I’ll dive into some other adjustments next time…but right now I have to go return some rugs. For real.

11 Comments

  • I LOVE that you’re sharing all of this and I will be following along. What an experience – albeit it at times super icky and stressful!! I’m sure you’ll hang in there and your house will be a home in not time!!

    • Thank you Jen! Things are starting to turn around and our house is becoming a home! We all sat around the table the other night and it felt good! We don’t have chairs for the dining table yet so two of us were on stools – but we’ll get there!

  • I really enjoyed this piece! I love your blog and have been following your adventures for about two months now. I found it while researching our own move to CR (lots of helpful info). Your fascination for your newly adopted city shines through and once these inconveniences are taken care of I’m sure there will be more rosé to come!

    • Thanks Debra! I love Barcelona, it is a fantastic city so I won’t let any of this take that away! Good luck on your move to Costa Rica, let me know if I can help at all. It is a magical place 🙂

    • Thanks! I actually would love the contact info for your CR realtor. We are heading down in Jan for a little recon – visiting schools and trying to decide where exactly in the Tamarindo area we want to be. We know the area a little from previous trips but have never had the need to consider housing before. Excited for the move but so much to do!

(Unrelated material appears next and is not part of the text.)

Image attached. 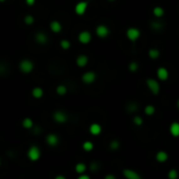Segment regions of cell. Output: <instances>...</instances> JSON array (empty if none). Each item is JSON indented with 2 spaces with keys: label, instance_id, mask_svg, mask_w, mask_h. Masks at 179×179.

    • Randy Toltz is our realtor in Costa Rica 🙂 I believe he is with Coldwell Banker now. http://www.adjustyourlatitude.com/ Good luck with the move!

    • Muchas gracias!

  • […] HELLO. I just moved my entire family to another country, do you have any idea how crazy and stressful that is?  The kids do nothing to plan and prepare or pack for that matter. They just get to wake up in a beautiful new city, well rested and gleefully Snapchatting with all their friends. They don’t have to figure out how to get a bank account, a washer and dryer delivered or the internet installed. They get to sleep in, watch movies, go to brunch and eat pastries all day. (Moving to Spain it’s not Rosé all day!) […]

  • […] reading: Inma’s post: Reasons why it might be time to pack up and move. Andrea’s post: Moving to Spain – it’s not Rosé all day! My posts from last year: Nomadic lifestyle gone wrong: we went after global adventures and ended up […]

  • It’s the same in France about realtors only showing you their listings. There’s no centralized MLS or similar like there is in the US where you can work with one agent who then gets access to all the properties. And don’t even get me started with the bedding. I bought some weird long thing once by accident (like a double pillow roll) when all I wanted was a pillow case. Learned that vocab real quick hahah. I enjoyed reading about your experience and hope you’ve gotten settled!

    • Thanks Diane! We are a lot more settled now! Barcelona is really starting o feel like home now 🙂 I guess with any major move there is always some bumps in the road and a learning curve too. I hope life in France is treating you well!